Let's assume that these are the exact characters that you got in your response; i.e. the first character is a double-quote. But a valid JSON object starts with a {
character. Not even whitespace is allowed according to strict reading of the syntax graph at https://json.org.

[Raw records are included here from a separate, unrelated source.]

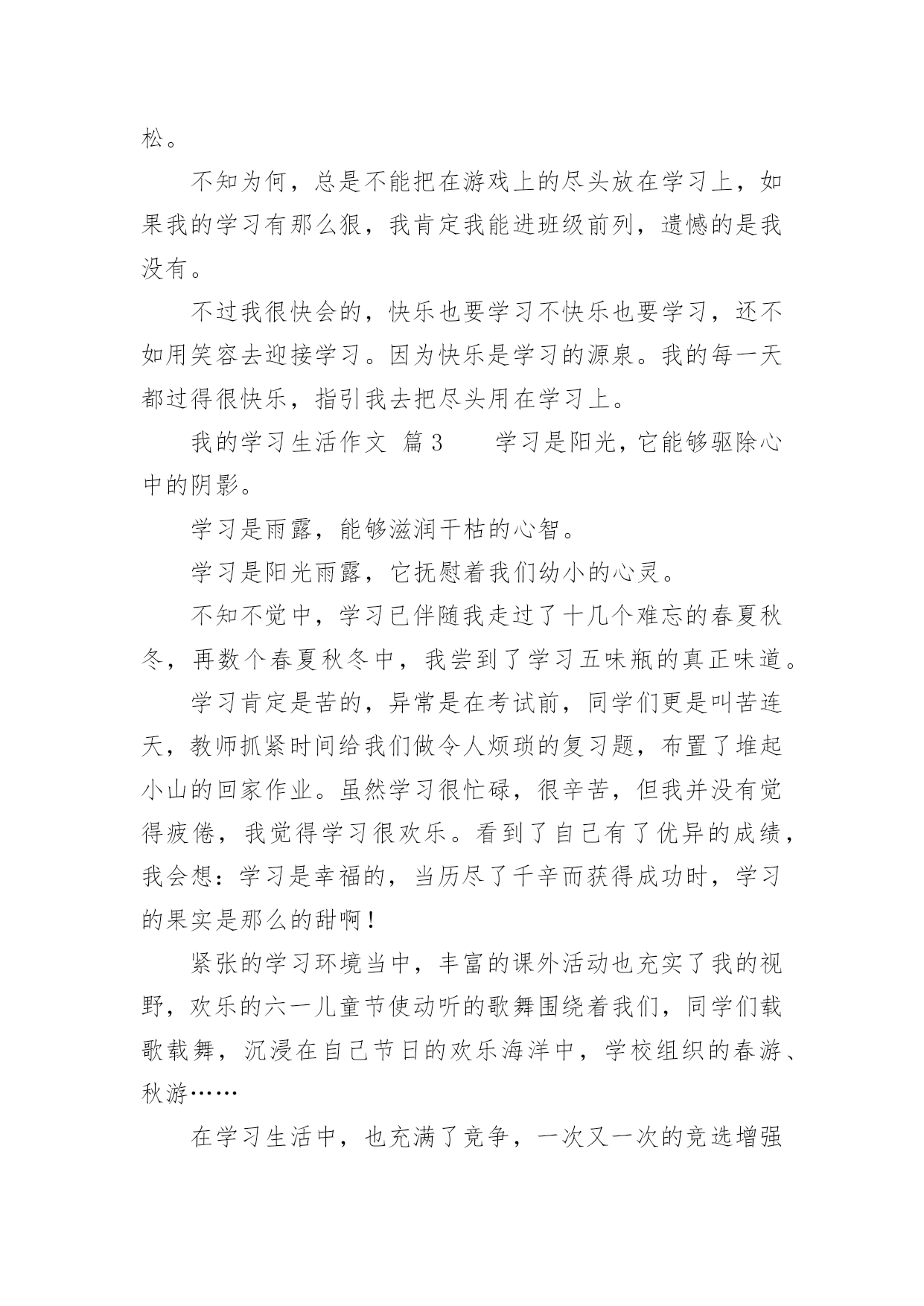 松。

不知为何，总是不能把在游戏上的尽头放在学习上，如果我的学习有那么狠，我肯定我能进班级前列，遗憾的是我没有。

不过我很快会的，快乐也要学习不快乐也要学习，还不如用笑容去迎接学习。因为快乐是学习的源泉。我的每一天都过得很快乐，指引我去把尽头用在学习上。

我的学习生活作文 篇3　　学习是阳光，它能够驱除心中的阴影。

学习是雨露，能够滋润干枯的心智。

学习是阳光雨露，它抚慰着我们幼小的心灵。

不知不觉中，学习已伴随我走过了十几个难忘的春夏秋冬，再数个春夏秋冬中，我尝到了学习五味瓶的真正味道。

学习肯定是苦的，异常是在考试前，同学们更是叫苦连天，教师抓紧时间给我们做令人烦琐的复习题，布置了堆起小山的回家作业。虽然学习很忙碌，很辛苦，但我并没有觉得疲倦，我觉得学习很欢乐。看到了自己有了优异的成绩，我会想：学习是幸福的，当历尽了千辛而获得成功时，学习的果实是那么的甜啊！

紧张的学习环境当中，丰富的课外活动也充实了我的视野，欢乐的六一儿童节使动听的歌舞围绕着我们，同学们载歌载舞，沉浸在自己节日的欢乐海洋中，学校组织的春游、秋游……

在学习生活中，也充满了竞争，一次又一次的竞选增强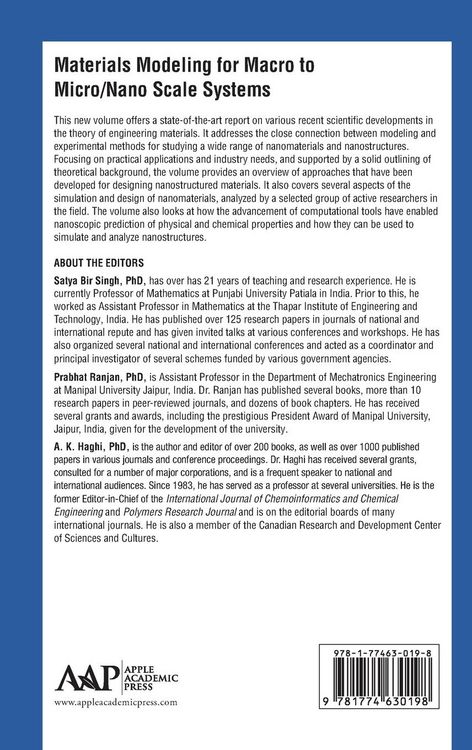 Materials Modeling for Macro to Micro/Nano Scale Systems

This new volume offers a state-of-the-art report on various recent scientific developments in the theory of engineering materials. It addresses the close connection between modeling and experimental methods for studying a wide range of nanomaterials and nanostructures. Focusing on practical applications and industry needs, and supported by a solid outlining of theoretical background, the volume provides an overview of approaches that have been developed for designing nanostructured materials. It also covers several aspects of the simulation and design of nanomaterials, analyzed by a selected group of active researchers in the field. The volume also looks at how the advancement of computational tools have enabled nanoscopic prediction of physical and chemical properties and how they can be used to simulate and analyze nanostructures.

ABOUT THE EDITORS

Satya Bir Singh, PhD, has over has 21 years of teaching and research experience. He is currently Professor of Mathematics at Punjabi University Patiala in India. Prior to this, he worked as Assistant Professor in Mathematics at the Thapar Institute of Engineering and Technology, India. He has published over 125 research papers in journals of national and international repute and has given invited talks at various conferences and workshops. He has also organized several national and international conferences and acted as a coordinator and principal investigator of several schemes funded by various government agencies.

Prabhat Ranjan, PhD, is Assistant Professor in the Department of Mechatronics Engineering at Manipal University Jaipur, India. Dr. Ranjan has published several books, more than 10 research papers in peer-reviewed journals, and dozens of book chapters. He has received several grants and awards, including the prestigious President Award of Manipal University, Jaipur, India, given for the development of the university.

A. K. Haghi, PhD, is the author and editor of over 200 books, as well as over 1000 published papers in various journals and conference proceedings. Dr. Haghi has received several grants, consulted for a number of major corporations, and is a frequent speaker to national and international audiences. Since 1983, he has served as a professor at several universities. He is the former Editor-in-Chief of the International Journal of Chemoinformatics and Chemical Engineering and Polymers Research Journal and is on the editorial boards of many international journals. He is also a member of the Canadian Research and Development Center of Sciences and Cultures.

AAP APPLE ACADEMIC PRESS
www.appleacademicpress.com

978-1-77463-019-8
9 781774 630198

But what if that is actually a Java String
literal representing the JSON?
In that case, the JSON is valid1. And what is more, your code for the JSON is correct. when I compile and run this, it works ... without throwing an exception.
import org.json.JSONObject;
public class Test {
public static void main(String[] args) {
String response = "{\"SuccessData\":\"Data fetched successfully\",\"ErrorData\":\"\",\"AppData\":\"[{\\\"uniqe_id\\\":{\\\"appId\\\":4,\\\"agentId\\\":1,\\\"isActive\\\":1\\\"},\\\"pid\\\":2223,\\\"appName\\\":ACMP\\\"},{\\\"uniqe_id\\\":{\\\"appId\\\":5,\\\"agentId\\\":1,\\\"isActive\\\":1\\\"},\\\"pid\\\":2225,\\\"appName\\\":ICMP\\\"}]\"}";
JSONObject jsonObj = new JSONObject(response);
}
}
Ergo, if you are getting a JSONException
then the input is not a Java String
literal.
1 - I wouldn't say it was correct. The AppData
attribute has a value that is a string not a JSON object. But that string is a JSON serialization. This is technically valid, but it is a poor design choice.